The American record in the Iraq‐Iran war illustrates the meddlesome and often seemingly confused nature of U.S. foreign policy. Although publicly neutral since Iraq started the war by attacking Iran in 1980, the United States has quietly given help to Iraq by, among other methods, furnishing intelligence on Iranian troop concentrations and damage assessments of Iraqi attacks on Iran. The Reagan administration has also given Iraq annual commodity credits of $500 million.
Yet, as revealed in November 1986, the administration also has secretly sold TOW antitank missiles, Hawk surface‐to‐air missiles, and spare parts for F-4 aircraft to Iran in a bid to free American hostages being held in Lebanon. This equipment has been credited with giving new vigor to Iran’s war effort. The Hawk missiles appear to have limited Iraq’s air force, giving Iran more freedom of action on the ground. Iran has regained nearly all the territory lost to Iraq when the war opened and now occupies some Iraqi territory.

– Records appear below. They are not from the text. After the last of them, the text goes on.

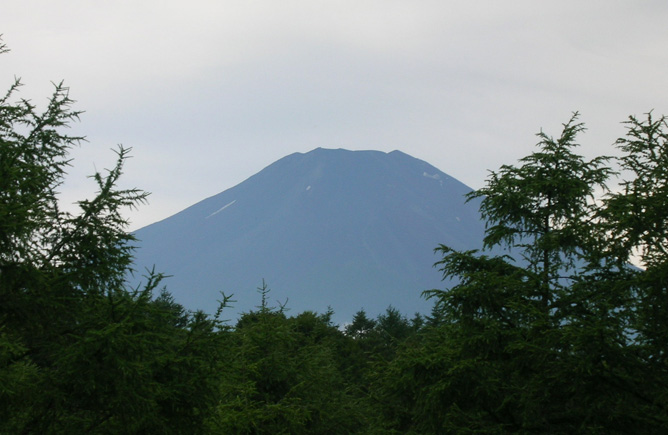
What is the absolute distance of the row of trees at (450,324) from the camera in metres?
7.93

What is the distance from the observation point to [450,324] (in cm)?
1414

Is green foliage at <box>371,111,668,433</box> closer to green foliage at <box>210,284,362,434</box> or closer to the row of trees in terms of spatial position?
the row of trees

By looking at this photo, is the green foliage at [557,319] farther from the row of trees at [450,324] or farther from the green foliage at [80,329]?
the green foliage at [80,329]

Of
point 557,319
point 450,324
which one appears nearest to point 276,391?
point 450,324

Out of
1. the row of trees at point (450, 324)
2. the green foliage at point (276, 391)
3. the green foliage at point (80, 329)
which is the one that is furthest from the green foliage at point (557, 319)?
the green foliage at point (80, 329)

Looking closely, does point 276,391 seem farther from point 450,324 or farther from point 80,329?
point 80,329

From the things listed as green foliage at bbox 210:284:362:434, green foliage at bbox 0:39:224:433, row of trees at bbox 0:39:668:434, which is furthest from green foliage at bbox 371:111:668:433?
green foliage at bbox 0:39:224:433

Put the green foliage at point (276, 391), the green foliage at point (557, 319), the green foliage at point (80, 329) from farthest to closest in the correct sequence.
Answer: the green foliage at point (276, 391), the green foliage at point (557, 319), the green foliage at point (80, 329)

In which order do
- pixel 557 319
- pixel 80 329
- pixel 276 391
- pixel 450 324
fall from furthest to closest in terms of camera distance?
pixel 276 391
pixel 450 324
pixel 557 319
pixel 80 329

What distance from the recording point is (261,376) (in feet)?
57.8

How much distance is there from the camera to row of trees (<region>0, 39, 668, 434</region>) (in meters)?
7.93

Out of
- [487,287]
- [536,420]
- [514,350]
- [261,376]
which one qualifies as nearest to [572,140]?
[487,287]

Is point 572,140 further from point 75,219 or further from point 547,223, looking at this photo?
point 75,219

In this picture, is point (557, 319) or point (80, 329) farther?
point (557, 319)
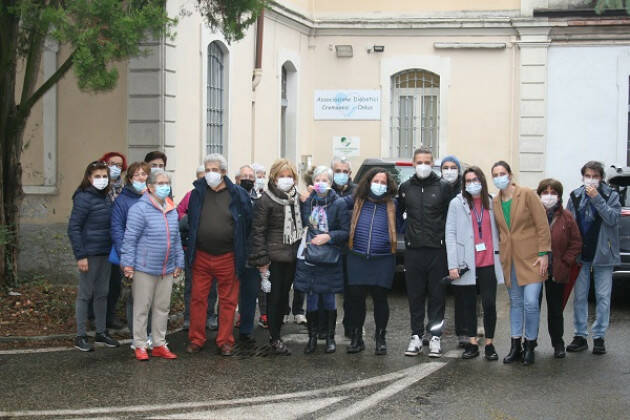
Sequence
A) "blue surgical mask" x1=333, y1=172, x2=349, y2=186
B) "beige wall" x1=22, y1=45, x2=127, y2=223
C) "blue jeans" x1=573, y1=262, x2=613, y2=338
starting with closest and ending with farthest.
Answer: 1. "blue jeans" x1=573, y1=262, x2=613, y2=338
2. "blue surgical mask" x1=333, y1=172, x2=349, y2=186
3. "beige wall" x1=22, y1=45, x2=127, y2=223

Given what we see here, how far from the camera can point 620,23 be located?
65.0 ft

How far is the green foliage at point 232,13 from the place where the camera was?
34.6 ft

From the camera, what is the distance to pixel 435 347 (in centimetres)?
859

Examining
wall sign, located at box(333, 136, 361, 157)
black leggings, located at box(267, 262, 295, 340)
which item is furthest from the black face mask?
wall sign, located at box(333, 136, 361, 157)

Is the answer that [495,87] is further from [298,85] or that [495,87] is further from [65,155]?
[65,155]

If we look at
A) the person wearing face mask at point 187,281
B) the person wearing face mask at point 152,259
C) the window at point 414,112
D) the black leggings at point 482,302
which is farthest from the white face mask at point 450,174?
the window at point 414,112

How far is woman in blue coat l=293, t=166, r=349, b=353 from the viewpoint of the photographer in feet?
28.7

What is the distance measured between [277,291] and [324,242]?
2.16 feet

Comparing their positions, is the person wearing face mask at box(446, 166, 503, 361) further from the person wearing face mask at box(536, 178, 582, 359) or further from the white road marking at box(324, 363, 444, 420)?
the white road marking at box(324, 363, 444, 420)

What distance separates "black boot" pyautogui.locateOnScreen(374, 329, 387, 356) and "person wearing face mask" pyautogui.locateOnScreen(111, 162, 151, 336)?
2.27m

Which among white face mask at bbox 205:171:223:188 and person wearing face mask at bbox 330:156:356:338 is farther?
person wearing face mask at bbox 330:156:356:338

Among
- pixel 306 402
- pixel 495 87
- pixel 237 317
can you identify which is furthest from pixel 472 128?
pixel 306 402

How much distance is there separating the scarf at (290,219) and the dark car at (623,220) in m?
4.52

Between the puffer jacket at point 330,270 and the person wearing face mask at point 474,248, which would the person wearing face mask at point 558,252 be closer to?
the person wearing face mask at point 474,248
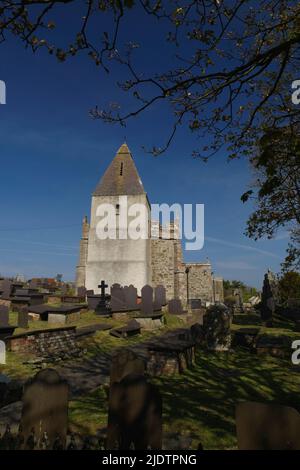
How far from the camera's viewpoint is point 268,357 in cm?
994

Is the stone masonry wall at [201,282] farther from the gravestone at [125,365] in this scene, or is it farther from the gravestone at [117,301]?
the gravestone at [125,365]

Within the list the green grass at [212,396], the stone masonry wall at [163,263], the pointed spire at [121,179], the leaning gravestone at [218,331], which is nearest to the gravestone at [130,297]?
the leaning gravestone at [218,331]

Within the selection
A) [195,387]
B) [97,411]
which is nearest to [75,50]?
[97,411]

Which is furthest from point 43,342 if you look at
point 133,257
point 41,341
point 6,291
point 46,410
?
point 133,257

Although Iran is far from having a free hand, it has held on to 120 square miles around Iraq’s gulf oil port of Fao and has threatened Basra, Iraq’s second‐largest city.
The second major result of the U.S.-Iran arms deal has been the straining of relations between the United States and Kuwait and Saudi Arabia. It was the news about the deal that prompted Kuwait, fearful of Iran and wishing to enlist the superpowers’ help in ending the war, to ask the Soviet Union to protect its tankers from Iranian attack. The Kuwaiti government also asked the United States for the reflagging of tankers, but the Reagan administration gave the request minimal attention until the Stark tragedy occurred.
Although Stark was hit by Iraq, the administration used the attack as an occasion to step up help to that country and its ally Kuwait. Perhaps trying to make amends for its hypocritical policy toward Iran–as it was selling arms to Iran, it was condemning others for doing the same–the administration branded Iran “the real villain.” Yet it was Iraq that started the war and particularly the policy of attacking oil tankers of nonbelligerent countries. Since 1984, when the tanker war started, 250 ships have been hit–60 percent of them by Iraq. Moreover, Iran’s attacks on tankers have a distinctly retaliatory cast; whenever Iraq has curtailed its strikes on Iran’s oil facilities, Iran has refrained from hitting ships. Since only Kuwaiti tankers will be reflagged and will qualify for U.S. naval escort, the U.S. proclamation of free navigation looks like a rationalization of its policy. To complicate matters, although the Reagan policy appears pro‐Iraq at first glance, Iran stands to gain the most from keeping the gulf and the Strait of Hormuz open. Iran, as will be discussed later, sends its oil through the gulf and needs oil revenues to fight the war. Iraq does neither.
Should the United States protect the tankers of Iraq’s benefactor Kuwait? More fundamentally, should the United States even have military forces in the region? Protection of the gulf is presumed to be part of the role the United States took on after World War II, a role in which the country was protector of the free world. Perhaps it is time to rethink this role.